Friday, May 16, 2008

Dealing with high fuel prices, part 1

Where are most of us feeling the biggest pinch from expensive oil? At the gas station when we're filling up our cars. What's the best way to deal with this? Figure out a way to make those cars need less oil. Then figure out a way to drive on no oil at all. And while we're at it, put those Saudis out of business.

REINVENT THE CAR

a. Start by conserving fuel with higher fuel efficiency standards.
  • Deploy technology like low rolling resistance tires, a Michelin invention that saves gas.
b. Use clean diesel.
  • BMW will soon be making cars in Spartanburg with 35 mile per gallon clean diesel engines.
c. Expand tax incentives for gas-electric hybrids.
  • BMW has announced that its first gas-electric hybrid will be made in Spartanburg!
d.
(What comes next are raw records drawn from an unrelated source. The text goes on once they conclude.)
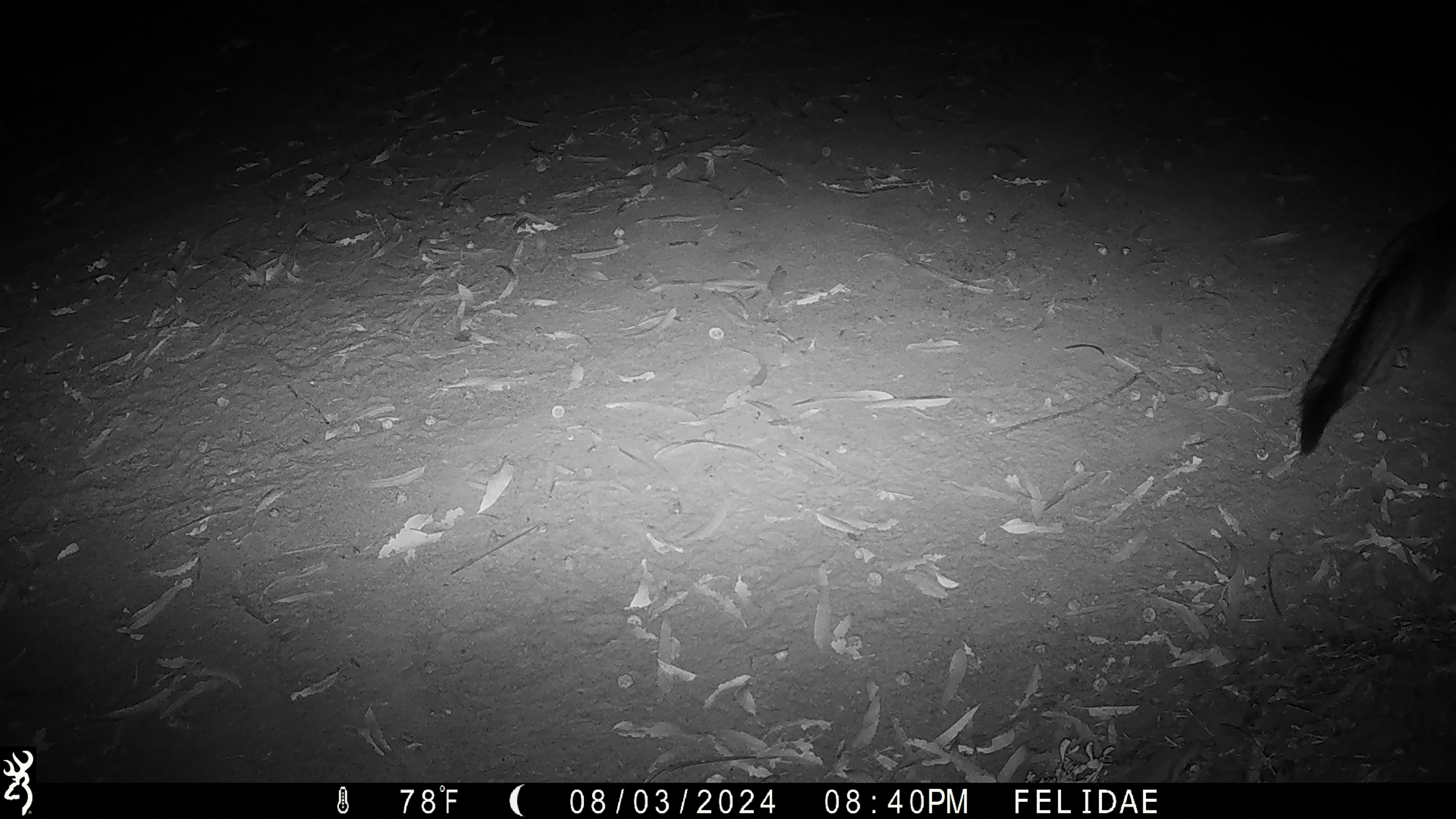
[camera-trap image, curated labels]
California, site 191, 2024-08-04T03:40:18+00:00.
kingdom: Animalia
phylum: Chordata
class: Mammalia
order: Carnivora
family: Canidae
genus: Urocyon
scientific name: Urocyon cinereoargenteus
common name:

Create incentives for plug-in hybrids.

e. Develop cellulosic ethanol, moving away from corn-based ethanol which has fuel competing against food.

f . Make a moon shot, within-the-decade commitment to:
  • Better batteries that charge within minutes; hold charge for hundreds of miles; and are made of elements found within the U.S.
  • Better solar panels that more efficiently convert sunlight into electricity.
  • Hydrogen—the most magnificent portable fuel.

America Wins!

Continuing on the theme of gas prices and such, here's a snippet from our recently-released "America Wins" action plan, a document so full of juicy ideas it could keep this blog hopping for weeks.

FUEL PRICES

Dealing with high fuel prices isn’t going to be easy, but it can be good.
Getting the answer right will set up the triple play of this American century.
Breaking our addiction to oil can:
  • Improve the national security of the United States as we stop funding terrorists with our gasoline purchases;
  • Create jobs in South Carolina as we develop and deploy fuels of the future; and
  • Clean up the air as we switch to the clean fuels of the future.
It’s not going to be easy. It’s as though we’ve been on the couch for 35 years since the 1973 Arab oil embargo, and we’re thinking about getting up and exercising American creativity. Painful? Yes. Profitable? Amazingly.

Here’s a plan:

But just what is that plan? Well, you'll just have to stay tuned, won't you?

Wednesday, April 30, 2008

Gambling and Gas

My dad spent a good portion of his debate with William Jeter on Monday night talking about the problem of rising gas prices.

Underlying their discussion was a fundamental question about the relationship between the economy and the environment: are we facing a future in which oil, metals, and other raw-material resources are going to become increasingly scarce – and thus increasingly expensive? If so, the only way we can maintain our standard of living is by investing in technologies that will enable us to do more with less. We have to figure out how to drive our cars and light our houses without burning fossil fuels, how to grow our food without depending on petrochemical inputs, and how to manufacture products that don’t require us to mine new materials.

If not – if resources like oil, copper, and iron are going to remain relatively cheap over time – then maybe it makes sense, at least from an economic perspective, to stay our current course and not worry too much about making our economy more resource-efficient.

Economists are a gambling sort of people, and twenty-eight years ago, two of them placed a friendly bet on this very question. Paul Elrich, of Stanford University, bet Julian Simon, another noted economist, that the prices of five metals – copper, chromium, nickel, tin, and tungsten – would rise between 1980 and 1990.

Elrich lost the bet. The discovery of new deposits of the metals in question outpaced the growth of demand, causing prices to fall over the course of the 1980s. And so, the story of the Elrich-Simon bet became a favorite example for people who like to argue that the world is in no danger of resource scarcity.

What few people realize is that if the Elrich-Simon bet had been extended to today – if it had been a twenty-eight-year bet rather than a ten-year bet – Elrich would have won decisively. Inflation-adjusted prices of the five metals, with the exception of chromium, are now significantly higher than they were in 1980, indicating that they have become scarcer over time.

Do you think this trend will continue? Are we going to run out of new oil fields to drill and new metal deposits to mine, with the result being that prices for these resources will continue to rise?

Put another way, do you think the days of buck-a-gallon gas are gone for good? If not, why? If so, do you think it makes sense to start making our transportation system – and the rest of our economy – less dependent on non-renewable resources?